Topic 0: Introduction to fundamental concepts of mathematics
0.1 Numbers and operations
0.2 Basic Mathematical Analysis
0.3 Derivatives and integrals
0.4 Python: Introduction and Fundamental Data Structures

Topic 1: Fundamentals of probability
1.1 Why do we use statistics?
1.2 Kolmogorov axiomatics
1.3 Calculation of probabilities: Laplace formula, conditional probability, Bayes formula
1.4 Discrete random variables: Bernoulli, Binomial, Poisson
1.5 Absolutely continuous random variables: Uniform distribution, Normal distribution
1.6 Mathematical expectation

Topic 2: Parameter estimation
2.1 Introduction and definitions
2.2 unbiased estimators
2.3 Point estimation
2.4 Method of moments and maximum likelihood
2.5 Statistical significance
2.6 Estimation by confidence intervals

Topic 3: Hypothesis testing
3.1 Fundamental concepts: null hypothesis and p-value
3.2 Fisher's exact test
3.3 Parametric tests: means, variances and proportions
3.4 Nonparametric tests: comparison of distributions

Topic 4: Monte Carlo simulation
4.1 The Central Limit Theorem
4.2 Lack of normality. Shapiro-Wilk and Kolmogorov-Smirnov tests
4.3 Bootstrap
4.4 Permutations test
4.5 Test of more than two samples
4.6 Approximation of the p-value

Teaching and learning activities

In person



The first four classes consist of a theoretical part (approx. 60% of the time) and a problem-solving part (40%). The fifth class consists of a laboratory of practices in which the students will work trying to solve the problems of the four deliverables of the course.
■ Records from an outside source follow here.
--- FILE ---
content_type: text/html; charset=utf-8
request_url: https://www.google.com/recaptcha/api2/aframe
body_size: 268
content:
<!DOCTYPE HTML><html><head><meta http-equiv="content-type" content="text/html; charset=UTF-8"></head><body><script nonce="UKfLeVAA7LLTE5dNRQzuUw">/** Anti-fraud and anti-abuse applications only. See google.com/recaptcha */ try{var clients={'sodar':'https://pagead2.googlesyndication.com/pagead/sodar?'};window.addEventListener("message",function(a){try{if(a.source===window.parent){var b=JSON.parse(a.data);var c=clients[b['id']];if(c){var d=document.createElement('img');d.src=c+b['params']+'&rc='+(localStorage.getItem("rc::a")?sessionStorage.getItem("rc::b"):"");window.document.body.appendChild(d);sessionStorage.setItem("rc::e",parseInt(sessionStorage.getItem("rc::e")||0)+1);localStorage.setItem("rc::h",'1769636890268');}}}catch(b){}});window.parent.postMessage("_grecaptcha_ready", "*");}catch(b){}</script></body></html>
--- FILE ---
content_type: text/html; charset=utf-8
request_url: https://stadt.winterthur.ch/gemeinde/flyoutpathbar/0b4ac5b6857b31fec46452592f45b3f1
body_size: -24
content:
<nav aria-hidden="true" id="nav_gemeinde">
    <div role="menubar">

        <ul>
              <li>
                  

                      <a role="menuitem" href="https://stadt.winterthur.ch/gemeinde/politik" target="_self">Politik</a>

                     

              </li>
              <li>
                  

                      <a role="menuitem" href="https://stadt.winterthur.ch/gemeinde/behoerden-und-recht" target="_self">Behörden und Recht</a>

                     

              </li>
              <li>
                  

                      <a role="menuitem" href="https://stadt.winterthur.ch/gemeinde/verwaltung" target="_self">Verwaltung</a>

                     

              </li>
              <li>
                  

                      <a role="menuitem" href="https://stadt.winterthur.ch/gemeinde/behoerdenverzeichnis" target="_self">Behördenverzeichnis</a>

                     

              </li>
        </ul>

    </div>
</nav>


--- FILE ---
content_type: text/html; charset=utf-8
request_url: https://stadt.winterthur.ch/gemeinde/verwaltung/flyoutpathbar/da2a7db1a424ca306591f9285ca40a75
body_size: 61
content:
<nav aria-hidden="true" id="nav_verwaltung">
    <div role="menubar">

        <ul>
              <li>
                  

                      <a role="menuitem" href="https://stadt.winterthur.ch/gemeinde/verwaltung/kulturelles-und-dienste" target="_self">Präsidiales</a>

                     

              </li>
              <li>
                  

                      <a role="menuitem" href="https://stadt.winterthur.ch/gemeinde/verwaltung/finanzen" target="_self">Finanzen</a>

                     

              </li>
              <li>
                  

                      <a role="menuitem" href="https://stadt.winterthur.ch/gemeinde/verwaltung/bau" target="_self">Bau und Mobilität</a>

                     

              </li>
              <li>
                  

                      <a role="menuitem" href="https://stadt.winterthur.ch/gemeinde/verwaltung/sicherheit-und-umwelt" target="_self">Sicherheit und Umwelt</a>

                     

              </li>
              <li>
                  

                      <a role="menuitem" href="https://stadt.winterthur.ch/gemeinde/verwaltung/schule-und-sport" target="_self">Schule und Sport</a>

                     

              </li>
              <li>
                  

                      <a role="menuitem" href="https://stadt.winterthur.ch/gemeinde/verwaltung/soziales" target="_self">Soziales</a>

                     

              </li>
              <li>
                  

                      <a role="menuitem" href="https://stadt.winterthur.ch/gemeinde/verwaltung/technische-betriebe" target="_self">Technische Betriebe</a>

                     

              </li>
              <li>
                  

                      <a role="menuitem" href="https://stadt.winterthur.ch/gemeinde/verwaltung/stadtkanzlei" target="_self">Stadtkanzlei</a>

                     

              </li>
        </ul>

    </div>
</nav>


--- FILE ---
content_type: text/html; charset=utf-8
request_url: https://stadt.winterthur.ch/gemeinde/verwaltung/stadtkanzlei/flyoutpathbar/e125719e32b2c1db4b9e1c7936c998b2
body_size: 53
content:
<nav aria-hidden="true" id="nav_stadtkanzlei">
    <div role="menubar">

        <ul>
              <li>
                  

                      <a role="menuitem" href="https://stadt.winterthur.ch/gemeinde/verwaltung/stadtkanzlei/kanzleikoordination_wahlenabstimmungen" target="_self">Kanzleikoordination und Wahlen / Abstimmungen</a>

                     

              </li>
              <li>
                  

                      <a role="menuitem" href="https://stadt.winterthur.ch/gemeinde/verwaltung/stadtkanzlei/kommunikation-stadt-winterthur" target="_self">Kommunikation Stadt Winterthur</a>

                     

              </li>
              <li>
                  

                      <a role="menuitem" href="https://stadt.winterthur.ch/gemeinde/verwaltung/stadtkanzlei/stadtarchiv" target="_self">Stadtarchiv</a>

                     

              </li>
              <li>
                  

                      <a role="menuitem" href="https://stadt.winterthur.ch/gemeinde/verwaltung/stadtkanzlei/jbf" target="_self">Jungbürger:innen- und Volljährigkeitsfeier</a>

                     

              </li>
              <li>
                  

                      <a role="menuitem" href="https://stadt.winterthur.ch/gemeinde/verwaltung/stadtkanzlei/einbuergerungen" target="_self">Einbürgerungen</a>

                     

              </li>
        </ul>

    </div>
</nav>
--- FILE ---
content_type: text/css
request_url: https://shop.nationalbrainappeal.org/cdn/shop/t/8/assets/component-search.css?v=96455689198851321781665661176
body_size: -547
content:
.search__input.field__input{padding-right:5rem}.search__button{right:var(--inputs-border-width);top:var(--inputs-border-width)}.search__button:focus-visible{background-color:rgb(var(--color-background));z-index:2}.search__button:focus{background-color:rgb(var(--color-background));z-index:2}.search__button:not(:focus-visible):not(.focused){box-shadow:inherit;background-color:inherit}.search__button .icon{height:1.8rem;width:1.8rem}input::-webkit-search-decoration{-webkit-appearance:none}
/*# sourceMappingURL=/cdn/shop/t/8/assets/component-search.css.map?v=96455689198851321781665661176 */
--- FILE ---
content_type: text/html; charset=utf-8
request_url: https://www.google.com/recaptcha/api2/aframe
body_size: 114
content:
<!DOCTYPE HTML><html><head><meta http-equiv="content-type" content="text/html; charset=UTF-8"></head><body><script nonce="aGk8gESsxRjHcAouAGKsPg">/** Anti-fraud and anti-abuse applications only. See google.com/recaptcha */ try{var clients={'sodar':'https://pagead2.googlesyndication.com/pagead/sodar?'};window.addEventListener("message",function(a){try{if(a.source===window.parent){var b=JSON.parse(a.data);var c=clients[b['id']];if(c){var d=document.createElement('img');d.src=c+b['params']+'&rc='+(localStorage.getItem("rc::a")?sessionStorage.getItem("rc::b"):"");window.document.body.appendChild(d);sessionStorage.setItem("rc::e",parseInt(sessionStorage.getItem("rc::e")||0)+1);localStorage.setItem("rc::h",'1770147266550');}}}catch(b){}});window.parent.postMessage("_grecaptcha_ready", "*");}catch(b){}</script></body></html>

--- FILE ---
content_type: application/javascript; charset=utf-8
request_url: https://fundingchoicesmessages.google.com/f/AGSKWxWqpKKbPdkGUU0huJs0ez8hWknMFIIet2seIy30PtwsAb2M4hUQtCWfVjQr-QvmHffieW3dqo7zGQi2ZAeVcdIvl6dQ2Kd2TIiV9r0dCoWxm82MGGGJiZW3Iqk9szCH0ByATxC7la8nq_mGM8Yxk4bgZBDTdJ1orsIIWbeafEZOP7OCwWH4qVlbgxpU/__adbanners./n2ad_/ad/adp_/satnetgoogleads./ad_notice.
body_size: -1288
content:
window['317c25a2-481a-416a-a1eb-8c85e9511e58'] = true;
Evaluation systems and criteria

In person



"The final grade is obtained as the average of the marks of the four practices (one per subject, except subject 0). These practices are one-person and are intended to be solved autonomously, although there is no problem in asking for advice or help from the students. colleagues, as well as teachers.

If the final grade does not pass the cut-off for passing, it can be recovered with a final practical exam. "

Bibliography and resources

Main bibliography

  • Business statistics. Simple and very clear examples: https://goo.gl/aUD4be
  • Biostatistics (Rius & Wärnberg). Very complete, it offers an extensive catalog of hypothesis tests, although it is widely applied to biology: https://goo.gl/n9NHR2

Further reading

  • Probabiltats (Marta Sanz). Theoretical introduction to mathematical probability, it is a very dense and not very readable book, but of great value as a header reference: http://www.publicacions.ub.edu/ficha.aspx?cod=04980e
  • Statistics (Fortiana / Nualart). Statistical counterpart of the previous reference. In Catalan: http://www.publicacions.ub.edu/ficha.aspx?cod=04967e
  • Linear Models with R: Statistical methods aimed at the construction of linear models using R. Available online: http://www.utstat.toronto.edu/~brunner/books/LinearModelsWithR.pdf
  • Introducció a l'Anàlisi Matemàtica (Joaquim M. Ortega Aramburu, UAB Publications, 2002). Numbers, sequences, functions, series, derivatives and integrals. From scratch and with all the necessary formalities. In Catalan.
  • Basic Numerical Calculation Tools (Aubanell, Benseny, Delshams; Labor, 1993). Introductory manual to numerical calculation, with descriptions and analysis of all the classical algorithms.
  • Calculus I and II (Apostol, Ed. Reverté 1989). Very dense manual that starts from scratch and ends in surface integrals. Good reference material for its completeness and precision.